Directions:
Restate each of the lines given below, word for word.

Given entries:
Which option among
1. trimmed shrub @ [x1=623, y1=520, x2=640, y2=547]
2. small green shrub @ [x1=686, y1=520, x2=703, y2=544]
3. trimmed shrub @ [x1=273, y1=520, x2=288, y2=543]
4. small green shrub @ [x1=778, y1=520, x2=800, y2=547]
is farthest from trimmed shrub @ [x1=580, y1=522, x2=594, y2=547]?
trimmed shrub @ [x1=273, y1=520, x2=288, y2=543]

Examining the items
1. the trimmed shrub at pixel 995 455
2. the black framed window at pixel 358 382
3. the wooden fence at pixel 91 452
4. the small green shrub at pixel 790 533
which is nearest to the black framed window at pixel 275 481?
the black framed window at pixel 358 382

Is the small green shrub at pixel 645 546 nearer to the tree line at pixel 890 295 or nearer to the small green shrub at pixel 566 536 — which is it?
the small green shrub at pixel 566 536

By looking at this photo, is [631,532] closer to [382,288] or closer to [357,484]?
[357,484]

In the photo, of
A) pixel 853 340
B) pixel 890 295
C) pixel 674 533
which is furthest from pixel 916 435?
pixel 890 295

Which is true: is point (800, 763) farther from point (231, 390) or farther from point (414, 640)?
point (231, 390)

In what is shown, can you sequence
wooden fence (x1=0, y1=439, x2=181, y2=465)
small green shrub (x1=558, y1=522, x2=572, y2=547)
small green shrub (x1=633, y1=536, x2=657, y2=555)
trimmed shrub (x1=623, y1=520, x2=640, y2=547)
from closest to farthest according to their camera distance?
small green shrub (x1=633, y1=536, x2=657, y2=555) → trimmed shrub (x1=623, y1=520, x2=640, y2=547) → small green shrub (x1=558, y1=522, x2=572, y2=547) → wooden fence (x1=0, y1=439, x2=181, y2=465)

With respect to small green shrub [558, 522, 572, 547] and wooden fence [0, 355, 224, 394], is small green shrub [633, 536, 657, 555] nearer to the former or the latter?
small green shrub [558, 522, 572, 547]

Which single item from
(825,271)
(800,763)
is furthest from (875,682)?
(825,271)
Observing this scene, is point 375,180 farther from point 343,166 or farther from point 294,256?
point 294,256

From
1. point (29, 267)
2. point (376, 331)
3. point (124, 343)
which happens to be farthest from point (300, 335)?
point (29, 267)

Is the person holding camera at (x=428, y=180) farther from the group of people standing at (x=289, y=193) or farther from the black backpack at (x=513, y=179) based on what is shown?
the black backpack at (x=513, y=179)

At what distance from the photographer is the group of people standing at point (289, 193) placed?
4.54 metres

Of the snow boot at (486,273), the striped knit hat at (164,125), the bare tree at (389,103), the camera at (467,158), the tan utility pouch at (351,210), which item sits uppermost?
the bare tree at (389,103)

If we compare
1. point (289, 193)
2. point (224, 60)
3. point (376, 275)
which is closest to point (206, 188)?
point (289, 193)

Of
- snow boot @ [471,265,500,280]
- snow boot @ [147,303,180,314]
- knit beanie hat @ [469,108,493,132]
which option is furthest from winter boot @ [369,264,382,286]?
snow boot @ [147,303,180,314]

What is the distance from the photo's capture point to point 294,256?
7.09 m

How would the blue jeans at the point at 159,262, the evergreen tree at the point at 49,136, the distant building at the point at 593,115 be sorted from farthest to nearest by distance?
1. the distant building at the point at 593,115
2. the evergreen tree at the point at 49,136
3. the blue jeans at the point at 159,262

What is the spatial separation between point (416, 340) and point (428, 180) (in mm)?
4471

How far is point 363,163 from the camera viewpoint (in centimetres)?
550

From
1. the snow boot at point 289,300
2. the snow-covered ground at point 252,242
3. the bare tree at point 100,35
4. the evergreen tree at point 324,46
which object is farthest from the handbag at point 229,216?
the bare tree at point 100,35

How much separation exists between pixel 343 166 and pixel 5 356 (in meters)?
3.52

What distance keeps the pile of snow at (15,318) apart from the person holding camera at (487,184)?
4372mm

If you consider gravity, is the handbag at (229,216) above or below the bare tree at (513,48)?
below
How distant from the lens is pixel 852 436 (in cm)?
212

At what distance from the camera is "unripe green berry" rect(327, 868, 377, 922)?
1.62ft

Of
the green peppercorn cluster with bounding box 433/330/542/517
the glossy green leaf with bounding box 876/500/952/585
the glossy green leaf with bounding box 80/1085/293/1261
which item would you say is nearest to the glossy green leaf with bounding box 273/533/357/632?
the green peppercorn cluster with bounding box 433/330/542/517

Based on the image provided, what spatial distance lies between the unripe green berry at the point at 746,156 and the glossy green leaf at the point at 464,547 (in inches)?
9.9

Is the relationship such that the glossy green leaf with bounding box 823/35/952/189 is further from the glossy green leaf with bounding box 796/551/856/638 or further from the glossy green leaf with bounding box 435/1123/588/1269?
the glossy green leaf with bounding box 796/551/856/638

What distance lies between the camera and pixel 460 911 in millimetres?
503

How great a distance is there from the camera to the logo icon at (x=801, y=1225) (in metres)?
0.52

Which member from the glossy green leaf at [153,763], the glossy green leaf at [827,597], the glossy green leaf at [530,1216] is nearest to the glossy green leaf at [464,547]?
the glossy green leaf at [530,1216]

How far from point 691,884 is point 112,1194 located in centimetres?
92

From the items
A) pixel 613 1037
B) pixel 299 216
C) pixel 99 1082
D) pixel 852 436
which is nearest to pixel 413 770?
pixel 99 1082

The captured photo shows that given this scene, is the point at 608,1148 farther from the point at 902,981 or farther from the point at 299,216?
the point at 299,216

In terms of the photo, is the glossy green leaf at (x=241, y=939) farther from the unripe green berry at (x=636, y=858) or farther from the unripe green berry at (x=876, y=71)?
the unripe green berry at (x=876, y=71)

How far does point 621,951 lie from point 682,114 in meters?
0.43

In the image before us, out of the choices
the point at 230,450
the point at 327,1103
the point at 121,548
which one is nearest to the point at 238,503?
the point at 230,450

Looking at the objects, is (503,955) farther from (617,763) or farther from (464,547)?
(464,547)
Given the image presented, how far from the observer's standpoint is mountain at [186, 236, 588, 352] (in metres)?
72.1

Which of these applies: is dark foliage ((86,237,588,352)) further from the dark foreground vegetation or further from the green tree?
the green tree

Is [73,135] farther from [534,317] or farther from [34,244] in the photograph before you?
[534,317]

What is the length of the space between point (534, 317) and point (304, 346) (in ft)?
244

Expected answer:
Which option among
1. trimmed shrub @ [x1=623, y1=520, x2=640, y2=547]
2. small green shrub @ [x1=686, y1=520, x2=703, y2=544]
3. trimmed shrub @ [x1=273, y1=520, x2=288, y2=543]
4. small green shrub @ [x1=778, y1=520, x2=800, y2=547]
is farthest from trimmed shrub @ [x1=580, y1=522, x2=594, y2=547]?
trimmed shrub @ [x1=273, y1=520, x2=288, y2=543]

Examining the items
1. the trimmed shrub at pixel 995 455
2. the black framed window at pixel 358 382
3. the wooden fence at pixel 91 452
4. the small green shrub at pixel 790 533
which is nearest to the black framed window at pixel 275 481?
the black framed window at pixel 358 382

Is the small green shrub at pixel 645 546 nearer to the tree line at pixel 890 295 or nearer to the small green shrub at pixel 566 536 — which is it?
the small green shrub at pixel 566 536

By looking at this photo, is [631,532] closer to [382,288] or closer to [357,484]?
[357,484]

In the photo, of
A) pixel 853 340
B) pixel 890 295
C) pixel 674 533
which is furthest from pixel 916 435?
pixel 890 295

Which is true: is point (800, 763) farther from point (231, 390) or farther from point (414, 640)?
point (231, 390)

In what is shown, can you sequence
wooden fence (x1=0, y1=439, x2=181, y2=465)
small green shrub (x1=558, y1=522, x2=572, y2=547)
small green shrub (x1=633, y1=536, x2=657, y2=555)
trimmed shrub (x1=623, y1=520, x2=640, y2=547)
from closest to farthest according to their camera distance?
small green shrub (x1=633, y1=536, x2=657, y2=555) → trimmed shrub (x1=623, y1=520, x2=640, y2=547) → small green shrub (x1=558, y1=522, x2=572, y2=547) → wooden fence (x1=0, y1=439, x2=181, y2=465)

With respect to small green shrub [558, 522, 572, 547] and wooden fence [0, 355, 224, 394], is small green shrub [633, 536, 657, 555] nearer to the former or the latter?
small green shrub [558, 522, 572, 547]

Which single item from
(825,271)
(800,763)
is furthest from (875,682)?
(825,271)
Observing this scene, is point 375,180 farther from point 343,166 or farther from point 294,256?
point 294,256

From
1. point (29, 267)
2. point (376, 331)
3. point (124, 343)
which happens to be farthest from point (300, 335)?
point (29, 267)

Is the person holding camera at (x=428, y=180) farther from the group of people standing at (x=289, y=193) or farther from the black backpack at (x=513, y=179) based on what is shown?
the black backpack at (x=513, y=179)

At what distance from the photographer is the group of people standing at point (289, 193) placed?
4.54 metres

Of the snow boot at (486,273), the striped knit hat at (164,125), the bare tree at (389,103), the camera at (467,158), the tan utility pouch at (351,210), which item sits uppermost?
the bare tree at (389,103)

If we compare
1. point (289, 193)
2. point (224, 60)
3. point (376, 275)
which is closest to point (206, 188)?
point (289, 193)

Of
- snow boot @ [471,265,500,280]
- snow boot @ [147,303,180,314]
- knit beanie hat @ [469,108,493,132]
which option is furthest from winter boot @ [369,264,382,286]?
snow boot @ [147,303,180,314]

What is the distance from the photo's capture point to point 294,256?
7.09 m

How would the blue jeans at the point at 159,262, the evergreen tree at the point at 49,136, the distant building at the point at 593,115 be sorted from farthest to nearest by distance?
1. the distant building at the point at 593,115
2. the evergreen tree at the point at 49,136
3. the blue jeans at the point at 159,262

What is the spatial separation between point (416, 340) and point (428, 180) (in mm)?
4471

How far is point 363,163 from the camera viewpoint (in centimetres)?
550

From
1. the snow boot at point 289,300
2. the snow-covered ground at point 252,242
3. the bare tree at point 100,35
4. the evergreen tree at point 324,46
which object is farthest from the handbag at point 229,216?
the bare tree at point 100,35

How much separation exists between pixel 343 166 and pixel 5 356 (in meters)?
3.52

What distance keeps the pile of snow at (15,318) apart from the person holding camera at (487,184)?
4372mm

If you consider gravity, is the handbag at (229,216) above or below the bare tree at (513,48)?
below
How distant from the lens is pixel 852 436 (in cm)?
212

At what distance from the camera is "unripe green berry" rect(327, 868, 377, 922)?
1.62ft

Of
the green peppercorn cluster with bounding box 433/330/542/517
the glossy green leaf with bounding box 876/500/952/585
the glossy green leaf with bounding box 80/1085/293/1261
which item would you say is nearest to the glossy green leaf with bounding box 273/533/357/632?
the green peppercorn cluster with bounding box 433/330/542/517

Based on the image provided, what spatial distance lies between the unripe green berry at the point at 746,156 and the glossy green leaf at the point at 464,547 (in inches)?
9.9

Is the relationship such that the glossy green leaf with bounding box 823/35/952/189 is further from the glossy green leaf with bounding box 796/551/856/638 or further from the glossy green leaf with bounding box 435/1123/588/1269?
the glossy green leaf with bounding box 796/551/856/638

What distance lies between the camera and pixel 460 911 in millimetres?
503

How great a distance is there from the camera to the logo icon at (x=801, y=1225) (in metres)?
0.52

Which member from the glossy green leaf at [153,763], the glossy green leaf at [827,597], the glossy green leaf at [530,1216] is nearest to the glossy green leaf at [464,547]?
the glossy green leaf at [530,1216]

How far from point 691,884 is point 112,1194 located in centimetres?
92

From the items
A) pixel 613 1037
B) pixel 299 216
C) pixel 99 1082
D) pixel 852 436
which is nearest to pixel 413 770?
pixel 99 1082

The captured photo shows that given this scene, is the point at 608,1148 farther from the point at 902,981 or farther from the point at 299,216?
the point at 299,216

In terms of the photo, is the glossy green leaf at (x=241, y=939) farther from the unripe green berry at (x=636, y=858) or farther from the unripe green berry at (x=876, y=71)?
the unripe green berry at (x=876, y=71)

How far does point 621,951 lie from point 682,114 in meters?
0.43

In the image before us, out of the choices
the point at 230,450
the point at 327,1103
the point at 121,548
which one is nearest to the point at 238,503?
the point at 230,450

Looking at the objects, is (503,955) farther from (617,763) or farther from (464,547)?
(464,547)
Given the image presented, how far from the observer's standpoint is mountain at [186, 236, 588, 352] (in metres)?
72.1

Which of these applies: is dark foliage ((86,237,588,352)) further from the dark foreground vegetation or further from the green tree?
the green tree

Is [73,135] farther from [534,317] or farther from [34,244] in the photograph before you?
[534,317]

What is the length of the space between point (534, 317) and point (304, 346) (in ft)?
244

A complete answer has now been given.